◆ What you have to do ◆
Retype every record that appears below, unchanged.

◆ Information provided ◆
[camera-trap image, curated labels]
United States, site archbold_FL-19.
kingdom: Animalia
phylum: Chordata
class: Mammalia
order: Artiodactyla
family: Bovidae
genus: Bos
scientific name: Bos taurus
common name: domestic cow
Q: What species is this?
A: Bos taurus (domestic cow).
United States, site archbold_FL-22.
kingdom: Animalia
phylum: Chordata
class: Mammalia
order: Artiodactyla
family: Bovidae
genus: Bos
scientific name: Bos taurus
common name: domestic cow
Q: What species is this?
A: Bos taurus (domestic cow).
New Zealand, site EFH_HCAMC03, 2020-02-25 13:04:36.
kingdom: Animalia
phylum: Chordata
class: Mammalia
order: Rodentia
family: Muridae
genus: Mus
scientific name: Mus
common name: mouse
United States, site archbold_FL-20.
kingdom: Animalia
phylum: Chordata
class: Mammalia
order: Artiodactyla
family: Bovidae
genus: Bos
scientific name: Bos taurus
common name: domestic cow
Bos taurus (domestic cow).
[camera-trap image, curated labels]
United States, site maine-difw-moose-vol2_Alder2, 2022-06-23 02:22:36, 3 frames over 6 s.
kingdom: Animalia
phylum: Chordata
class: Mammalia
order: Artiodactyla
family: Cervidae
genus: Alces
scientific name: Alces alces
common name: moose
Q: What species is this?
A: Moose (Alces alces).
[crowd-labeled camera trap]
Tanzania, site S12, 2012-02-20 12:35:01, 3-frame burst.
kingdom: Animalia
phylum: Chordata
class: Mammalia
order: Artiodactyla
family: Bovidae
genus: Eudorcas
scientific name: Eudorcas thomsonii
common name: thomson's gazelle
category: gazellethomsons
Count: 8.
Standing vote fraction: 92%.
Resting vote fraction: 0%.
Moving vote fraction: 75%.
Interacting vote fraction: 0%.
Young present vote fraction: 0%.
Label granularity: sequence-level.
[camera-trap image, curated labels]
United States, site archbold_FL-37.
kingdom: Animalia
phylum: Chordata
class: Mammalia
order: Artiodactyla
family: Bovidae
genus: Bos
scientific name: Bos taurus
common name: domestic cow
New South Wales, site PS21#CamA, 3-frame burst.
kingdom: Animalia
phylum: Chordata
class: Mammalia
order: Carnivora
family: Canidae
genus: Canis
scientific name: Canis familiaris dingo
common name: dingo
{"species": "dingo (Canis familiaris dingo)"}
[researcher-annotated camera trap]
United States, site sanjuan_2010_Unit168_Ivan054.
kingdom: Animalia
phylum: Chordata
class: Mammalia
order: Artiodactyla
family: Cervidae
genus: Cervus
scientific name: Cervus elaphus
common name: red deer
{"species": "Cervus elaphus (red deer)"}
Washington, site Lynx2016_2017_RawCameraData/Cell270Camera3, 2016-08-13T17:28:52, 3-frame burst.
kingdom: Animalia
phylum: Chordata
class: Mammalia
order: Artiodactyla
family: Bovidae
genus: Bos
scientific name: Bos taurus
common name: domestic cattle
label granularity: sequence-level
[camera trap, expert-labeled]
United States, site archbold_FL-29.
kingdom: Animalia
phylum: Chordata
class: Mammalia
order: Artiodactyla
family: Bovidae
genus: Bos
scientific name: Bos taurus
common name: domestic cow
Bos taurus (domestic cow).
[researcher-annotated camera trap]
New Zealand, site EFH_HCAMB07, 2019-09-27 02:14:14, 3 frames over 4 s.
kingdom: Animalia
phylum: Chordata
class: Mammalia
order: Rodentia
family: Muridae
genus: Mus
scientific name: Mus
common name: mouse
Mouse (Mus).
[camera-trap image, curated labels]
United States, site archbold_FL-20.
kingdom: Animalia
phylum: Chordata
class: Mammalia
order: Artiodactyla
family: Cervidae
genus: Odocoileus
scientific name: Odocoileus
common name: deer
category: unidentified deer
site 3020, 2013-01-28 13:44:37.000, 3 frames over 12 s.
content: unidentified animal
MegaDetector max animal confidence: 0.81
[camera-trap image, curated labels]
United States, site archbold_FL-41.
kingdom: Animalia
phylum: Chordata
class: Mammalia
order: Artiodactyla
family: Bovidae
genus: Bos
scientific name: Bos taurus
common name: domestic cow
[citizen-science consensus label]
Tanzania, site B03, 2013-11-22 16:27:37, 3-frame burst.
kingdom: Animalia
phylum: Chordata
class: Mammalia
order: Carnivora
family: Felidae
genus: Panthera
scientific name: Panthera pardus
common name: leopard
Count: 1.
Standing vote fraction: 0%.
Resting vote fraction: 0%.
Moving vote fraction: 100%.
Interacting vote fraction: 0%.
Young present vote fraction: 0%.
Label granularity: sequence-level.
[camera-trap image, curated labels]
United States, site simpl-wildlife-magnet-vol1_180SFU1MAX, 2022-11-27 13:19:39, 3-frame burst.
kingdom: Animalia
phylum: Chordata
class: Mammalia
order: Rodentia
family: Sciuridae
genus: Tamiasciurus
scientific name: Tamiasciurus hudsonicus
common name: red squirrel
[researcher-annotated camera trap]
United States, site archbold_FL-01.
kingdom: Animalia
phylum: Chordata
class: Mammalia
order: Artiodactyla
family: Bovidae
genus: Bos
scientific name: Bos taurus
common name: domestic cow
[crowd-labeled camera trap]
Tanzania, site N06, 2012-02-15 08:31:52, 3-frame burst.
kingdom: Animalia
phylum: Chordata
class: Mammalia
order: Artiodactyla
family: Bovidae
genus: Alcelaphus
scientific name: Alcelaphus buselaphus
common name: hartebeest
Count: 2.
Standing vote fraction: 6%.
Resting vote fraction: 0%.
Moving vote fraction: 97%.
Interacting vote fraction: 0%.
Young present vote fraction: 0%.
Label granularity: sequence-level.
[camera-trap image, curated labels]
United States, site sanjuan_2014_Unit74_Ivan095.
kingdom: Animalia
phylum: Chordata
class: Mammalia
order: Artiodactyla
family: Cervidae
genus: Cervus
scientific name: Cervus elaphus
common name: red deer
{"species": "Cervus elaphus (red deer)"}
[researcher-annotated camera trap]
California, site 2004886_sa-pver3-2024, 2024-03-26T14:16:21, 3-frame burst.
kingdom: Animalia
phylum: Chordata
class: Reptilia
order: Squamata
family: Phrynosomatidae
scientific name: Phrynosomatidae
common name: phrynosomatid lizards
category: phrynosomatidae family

◆ Response ◆
[camera-trap image, curated labels]
United States, site archbold_FL-19.
kingdom: Animalia
phylum: Chordata
class: Mammalia
order: Artiodactyla
family: Bovidae
genus: Bos
scientific name: Bos taurus
common name: domestic cow
Q: What species is this?
A: Bos taurus (domestic cow).
United States, site archbold_FL-22.
kingdom: Animalia
phylum: Chordata
class: Mammalia
order: Artiodactyla
family: Bovidae
genus: Bos
scientific name: Bos taurus
common name: domestic cow
Q: What species is this?
A: Bos taurus (domestic cow).
New Zealand, site EFH_HCAMC03, 2020-02-25 13:04:36.
kingdom: Animalia
phylum: Chordata
class: Mammalia
order: Rodentia
family: Muridae
genus: Mus
scientific name: Mus
common name: mouse
United States, site archbold_FL-20.
kingdom: Animalia
phylum: Chordata
class: Mammalia
order: Artiodactyla
family: Bovidae
genus: Bos
scientific name: Bos taurus
common name: domestic cow
Bos taurus (domestic cow).
[camera-trap image, curated labels]
United States, site maine-difw-moose-vol2_Alder2, 2022-06-23 02:22:36, 3 frames over 6 s.
kingdom: Animalia
phylum: Chordata
class: Mammalia
order: Artiodactyla
family: Cervidae
genus: Alces
scientific name: Alces alces
common name: moose
Q: What species is this?
A: Moose (Alces alces).
[crowd-labeled camera trap]
Tanzania, site S12, 2012-02-20 12:35:01, 3-frame burst.
kingdom: Animalia
phylum: Chordata
class: Mammalia
order: Artiodactyla
family: Bovidae
genus: Eudorcas
scientific name: Eudorcas thomsonii
common name: thomson's gazelle
category: gazellethomsons
Count: 8.
Standing vote fraction: 92%.
Resting vote fraction: 0%.
Moving vote fraction: 75%.
Interacting vote fraction: 0%.
Young present vote fraction: 0%.
Label granularity: sequence-level.
[camera-trap image, curated labels]
United States, site archbold_FL-37.
kingdom: Animalia
phylum: Chordata
class: Mammalia
order: Artiodactyla
family: Bovidae
genus: Bos
scientific name: Bos taurus
common name: domestic cow
New South Wales, site PS21#CamA, 3-frame burst.
kingdom: Animalia
phylum: Chordata
class: Mammalia
order: Carnivora
family: Canidae
genus: Canis
scientific name: Canis familiaris dingo
common name: dingo
{"species": "dingo (Canis familiaris dingo)"}
[researcher-annotated camera trap]
United States, site sanjuan_2010_Unit168_Ivan054.
kingdom: Animalia
phylum: Chordata
class: Mammalia
order: Artiodactyla
family: Cervidae
genus: Cervus
scientific name: Cervus elaphus
common name: red deer
{"species": "Cervus elaphus (red deer)"}
Washington, site Lynx2016_2017_RawCameraData/Cell270Camera3, 2016-08-13T17:28:52, 3-frame burst.
kingdom: Animalia
phylum: Chordata
class: Mammalia
order: Artiodactyla
family: Bovidae
genus: Bos
scientific name: Bos taurus
common name: domestic cattle
label granularity: sequence-level
[camera trap, expert-labeled]
United States, site archbold_FL-29.
kingdom: Animalia
phylum: Chordata
class: Mammalia
order: Artiodactyla
family: Bovidae
genus: Bos
scientific name: Bos taurus
common name: domestic cow
Bos taurus (domestic cow).
[researcher-annotated camera trap]
New Zealand, site EFH_HCAMB07, 2019-09-27 02:14:14, 3 frames over 4 s.
kingdom: Animalia
phylum: Chordata
class: Mammalia
order: Rodentia
family: Muridae
genus: Mus
scientific name: Mus
common name: mouse
Mouse (Mus).
[camera-trap image, curated labels]
United States, site archbold_FL-20.
kingdom: Animalia
phylum: Chordata
class: Mammalia
order: Artiodactyla
family: Cervidae
genus: Odocoileus
scientific name: Odocoileus
common name: deer
category: unidentified deer
site 3020, 2013-01-28 13:44:37.000, 3 frames over 12 s.
content: unidentified animal
MegaDetector max animal confidence: 0.81
[camera-trap image, curated labels]
United States, site archbold_FL-41.
kingdom: Animalia
phylum: Chordata
class: Mammalia
order: Artiodactyla
family: Bovidae
genus: Bos
scientific name: Bos taurus
common name: domestic cow
[citizen-science consensus label]
Tanzania, site B03, 2013-11-22 16:27:37, 3-frame burst.
kingdom: Animalia
phylum: Chordata
class: Mammalia
order: Carnivora
family: Felidae
genus: Panthera
scientific name: Panthera pardus
common name: leopard
Count: 1.
Standing vote fraction: 0%.
Resting vote fraction: 0%.
Moving vote fraction: 100%.
Interacting vote fraction: 0%.
Young present vote fraction: 0%.
Label granularity: sequence-level.
[camera-trap image, curated labels]
United States, site simpl-wildlife-magnet-vol1_180SFU1MAX, 2022-11-27 13:19:39, 3-frame burst.
kingdom: Animalia
phylum: Chordata
class: Mammalia
order: Rodentia
family: Sciuridae
genus: Tamiasciurus
scientific name: Tamiasciurus hudsonicus
common name: red squirrel
[researcher-annotated camera trap]
United States, site archbold_FL-01.
kingdom: Animalia
phylum: Chordata
class: Mammalia
order: Artiodactyla
family: Bovidae
genus: Bos
scientific name: Bos taurus
common name: domestic cow
[crowd-labeled camera trap]
Tanzania, site N06, 2012-02-15 08:31:52, 3-frame burst.
kingdom: Animalia
phylum: Chordata
class: Mammalia
order: Artiodactyla
family: Bovidae
genus: Alcelaphus
scientific name: Alcelaphus buselaphus
common name: hartebeest
Count: 2.
Standing vote fraction: 6%.
Resting vote fraction: 0%.
Moving vote fraction: 97%.
Interacting vote fraction: 0%.
Young present vote fraction: 0%.
Label granularity: sequence-level.
[camera-trap image, curated labels]
United States, site sanjuan_2014_Unit74_Ivan095.
kingdom: Animalia
phylum: Chordata
class: Mammalia
order: Artiodactyla
family: Cervidae
genus: Cervus
scientific name: Cervus elaphus
common name: red deer
{"species": "Cervus elaphus (red deer)"}
[researcher-annotated camera trap]
California, site 2004886_sa-pver3-2024, 2024-03-26T14:16:21, 3-frame burst.
kingdom: Animalia
phylum: Chordata
class: Reptilia
order: Squamata
family: Phrynosomatidae
scientific name: Phrynosomatidae
common name: phrynosomatid lizards
category: phrynosomatidae family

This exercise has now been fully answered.